Quality.... this is what I want to understand! I am kind of the same with the total aggressive wild sex but although I don't think all is ok, I wonder if it is her tool to control the situation again.

How did things end up / how are they going with your other half? did you R?


----------



## manindespair (Jun 20, 2014)

PhillyGuy13 said:


> Good luck to all of you.
> 
> I always reflect, no matter all the twists and turns in my life over the past 10-15 years, it was all worth it since I wouldn't have these two awesome kids.
> 
> They can be a pain in the a$$ too, but I wouldn't trade em in.


I love my 3 so much which is the main reason I think R is best. Don't think mine would want any more, 3 is enough for her and she freely admits she is too selfish!!!!!


----------



## manindespair (Jun 20, 2014)

Just Joe said:


> yes. Push-pull. She doesn't want you, but she likes you wanting/needing her. When she feels that slipping away, she has a strong inner desire to reel you back in.
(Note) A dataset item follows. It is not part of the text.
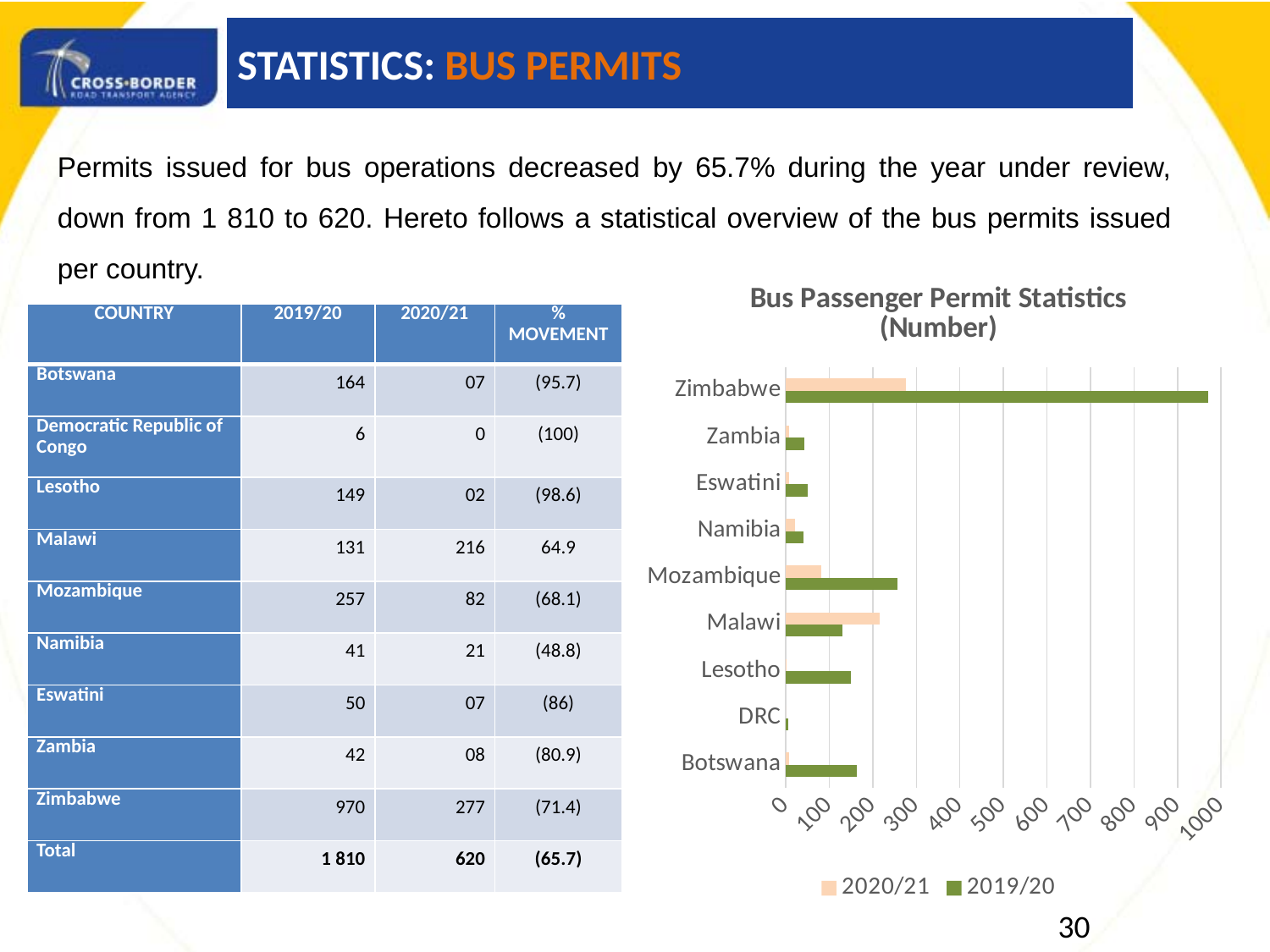
Is the 2019/20 value for Mozambique greater or less than 200? greater What is the difference between Zimbabwe's 2019/20 and 2020/21 values shown on the slide? 693 How many series does the legend of the Bus Passenger Permit Statistics chart list? 2 What is the 2019/20 value for Zimbabwe shown on the slide? 970 Is the 2019/20 value for Zimbabwe greater or less than 900? greater Which country has the lowest 2019/20 value in the Bus Passenger Permit Statistics chart? DRC For Malawi, which series has the larger value, 2020/21 or 2019/20? 2020/21 How many countries are plotted on the Bus Passenger Permit Statistics chart? 9 Which country has the highest 2019/20 value in the Bus Passenger Permit Statistics chart? Zimbabwe What type of chart is shown on the slide? bar chart Is the 2019/20 value for Lesotho greater or less than 100? greater What are the two legend entries of the Bus Passenger Permit Statistics chart? 2020/21 and 2019/20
Hotness and sex has always been what she's held over you, she seems like a sh1tty person otherwise.
> 
> Don't give her the satisfaction.
> 
> ...


'F' me.... you know me already mate!!!! It is so difficult not to want R. I sat round her brothers yesterday (helped him move a hot tub) and we had a beer. He says she is a selfish cow and the truth is he can't believe what she is doing! 

Over the last couple of days she has been slightly better, since I told her that if D happens then so be it, and that I understand that I gave up all my hobbies etc to look after her and the family. I told her that by making them "my all" must be smothering and I don't want that anymore. I bought a motorbike, I am out most nights (gym, tennis, on the bike, out for a drink etc).

Just Joe, you are right but the up's and downs (the roller coaster as we put it) is hard f'ing work!!!!!


----------



## sirdano (Dec 30, 2011)

No use should not and any MC will tell you that. You would need to bond again emtionally first before trying to bond physically.


----------